Working to protect public lands and wildlife since 1967


Coalbed Methane

Wyoming is the nation’s third-leading producer of coalbed methane, a form of natural gas. Much of the state’s production happens in the Powder River Basin in northeast Wyoming. As in most states, the State of Wyoming has authority to enforce the federal Clean Water Act within the State of Wyoming. This authority, referred to as “primacy,” is granted to the State Department of Environmental Quality once the Environmental Protection Agency reviews Wyoming’s statutory and regulatory authority and determines that the state’s regulations are at least as stringent as the federal statute and regulations.

The Wyoming Outdoor Council monitors many aspects of the Clean Water Act, but we focus on the National Pollutant Discharge Elimination Program under Section 402 of the Clean Water Act. The EPA has granted Wyoming authority to handle the National Pollutant Discharge Elimination Program since the 1970s. But often, gas companies will push the DEQ to accommodate their needs—to bend the rules, in effect. This can put the DEQ’s regulatory and enforcement decisions at odds with federal requirements. The Wyoming Outdoor Council keeps tabs on how the DEQ enforces its own regulations and how its revisions to its regulations conform to federal requirements.

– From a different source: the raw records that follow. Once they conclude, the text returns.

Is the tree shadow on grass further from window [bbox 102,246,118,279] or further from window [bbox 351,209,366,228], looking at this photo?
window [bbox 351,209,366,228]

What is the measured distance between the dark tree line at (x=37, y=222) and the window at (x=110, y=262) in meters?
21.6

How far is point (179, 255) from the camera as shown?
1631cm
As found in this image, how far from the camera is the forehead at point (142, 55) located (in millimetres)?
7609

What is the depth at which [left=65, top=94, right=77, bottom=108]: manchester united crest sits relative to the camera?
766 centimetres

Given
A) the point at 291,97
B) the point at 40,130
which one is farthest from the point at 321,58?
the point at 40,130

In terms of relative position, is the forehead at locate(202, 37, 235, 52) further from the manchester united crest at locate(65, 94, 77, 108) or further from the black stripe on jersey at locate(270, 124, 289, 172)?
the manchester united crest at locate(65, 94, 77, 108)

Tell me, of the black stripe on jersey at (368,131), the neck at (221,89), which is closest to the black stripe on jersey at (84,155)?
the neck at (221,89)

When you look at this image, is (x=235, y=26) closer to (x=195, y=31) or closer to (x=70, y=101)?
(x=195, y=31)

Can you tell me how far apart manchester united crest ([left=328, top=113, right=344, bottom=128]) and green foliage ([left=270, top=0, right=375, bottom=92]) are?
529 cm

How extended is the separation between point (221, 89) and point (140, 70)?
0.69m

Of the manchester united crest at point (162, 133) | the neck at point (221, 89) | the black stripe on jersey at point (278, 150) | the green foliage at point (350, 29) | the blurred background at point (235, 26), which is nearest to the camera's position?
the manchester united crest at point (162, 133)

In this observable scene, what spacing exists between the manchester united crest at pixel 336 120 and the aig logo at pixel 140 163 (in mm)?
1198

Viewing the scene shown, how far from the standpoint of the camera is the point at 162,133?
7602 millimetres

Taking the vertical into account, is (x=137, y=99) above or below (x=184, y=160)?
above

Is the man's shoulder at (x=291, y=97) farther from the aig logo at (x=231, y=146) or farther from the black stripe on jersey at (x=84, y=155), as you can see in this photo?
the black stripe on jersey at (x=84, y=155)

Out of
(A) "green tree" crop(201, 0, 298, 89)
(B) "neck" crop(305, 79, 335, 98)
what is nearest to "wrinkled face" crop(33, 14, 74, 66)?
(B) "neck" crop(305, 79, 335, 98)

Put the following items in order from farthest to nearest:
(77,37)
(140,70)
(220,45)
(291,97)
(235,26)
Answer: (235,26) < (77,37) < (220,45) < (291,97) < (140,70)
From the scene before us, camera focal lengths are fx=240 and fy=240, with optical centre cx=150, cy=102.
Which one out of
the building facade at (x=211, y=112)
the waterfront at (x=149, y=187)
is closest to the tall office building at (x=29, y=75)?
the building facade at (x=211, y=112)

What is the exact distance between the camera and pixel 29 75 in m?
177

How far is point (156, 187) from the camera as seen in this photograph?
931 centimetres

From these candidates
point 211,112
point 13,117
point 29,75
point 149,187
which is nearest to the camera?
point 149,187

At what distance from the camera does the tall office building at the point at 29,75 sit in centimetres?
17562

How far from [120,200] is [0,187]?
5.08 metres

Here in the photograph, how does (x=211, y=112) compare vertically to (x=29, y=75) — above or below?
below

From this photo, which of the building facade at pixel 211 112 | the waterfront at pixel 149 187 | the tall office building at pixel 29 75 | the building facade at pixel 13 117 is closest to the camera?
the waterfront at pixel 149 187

In March 2001, the Council filed a challenge to Wyoming’s primacy over its water pollution discharge program with the U.S. Environmental Protection Agency. In response, the EPA audited the program and improved it significantly.

In recent years, the Outdoor Council has been involved in the decision by the Water Quality Division to issue general permits for discharges of produced water from wells producing coalbed methane. These general permits are controversial: Large volumes of water are involved in such discharges, and many ranchers believe the water damages ranchlands, particularly bottomlands, since CBM-produced water tends to be too saline to support native grasses. This means pastures are not as nutritious for grazing cattle.

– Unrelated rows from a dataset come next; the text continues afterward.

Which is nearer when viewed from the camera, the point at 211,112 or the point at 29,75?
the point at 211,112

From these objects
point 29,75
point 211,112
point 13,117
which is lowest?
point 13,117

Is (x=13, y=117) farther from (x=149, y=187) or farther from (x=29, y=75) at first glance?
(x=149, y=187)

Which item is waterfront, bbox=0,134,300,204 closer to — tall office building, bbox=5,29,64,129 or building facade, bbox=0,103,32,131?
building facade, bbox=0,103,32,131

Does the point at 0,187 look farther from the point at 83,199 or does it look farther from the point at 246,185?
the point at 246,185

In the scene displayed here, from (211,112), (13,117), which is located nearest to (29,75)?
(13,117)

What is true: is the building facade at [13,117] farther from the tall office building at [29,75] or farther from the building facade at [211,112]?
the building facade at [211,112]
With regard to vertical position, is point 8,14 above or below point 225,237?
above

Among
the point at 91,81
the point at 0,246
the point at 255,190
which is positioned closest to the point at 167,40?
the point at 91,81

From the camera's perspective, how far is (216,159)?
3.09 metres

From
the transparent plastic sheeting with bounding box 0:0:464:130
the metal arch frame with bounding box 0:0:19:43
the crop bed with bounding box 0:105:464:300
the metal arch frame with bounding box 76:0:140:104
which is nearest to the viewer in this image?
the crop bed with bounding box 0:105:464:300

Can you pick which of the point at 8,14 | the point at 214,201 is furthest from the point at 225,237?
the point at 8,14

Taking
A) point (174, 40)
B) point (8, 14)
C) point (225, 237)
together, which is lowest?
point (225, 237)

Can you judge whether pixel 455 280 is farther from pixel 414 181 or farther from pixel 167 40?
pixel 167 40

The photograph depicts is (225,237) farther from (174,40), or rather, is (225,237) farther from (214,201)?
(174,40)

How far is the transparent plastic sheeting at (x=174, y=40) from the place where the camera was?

The Wyoming Outdoor Council challenged both the Willow Creek and Pumpkin Creek Watershed General Permits in November 2006. That case was later joined with an industry challenge to the same permits. After a four-day hearing in April 2008, the Environmental Quality Council ruled in our favor June 24, 2008, on most of the important issues in contention at the hearing. The EQC determined the entire drainage of each creek must be protected for native grasses at a minimum, and for other more sensitive crops, such as alfalfa, where those crops are being grown in the drainage. This marked a significant shift from DEQ policy, since the Water Quality Division had only previously protected irrigated crops. No irrigation meant no protection for native grasses.

Marathon Oil and Yates Petroleum, the industry litigants, appealed the EQC decision to state district court. The Outdoor Council entered the case and submitted its briefs in early 2009.

The Wyoming Outdoor Council will continue our efforts to monitor the state’s discharge pollution program because of the program’s implications across Wyoming. It is our hope that the Willow/Pumpkin general watershed case, and the associated EQC decision, will give greater protection for ranchers’ bottomlands in the context of future DEQ regulations, including the Agricultural Use Protection Policy now in the works.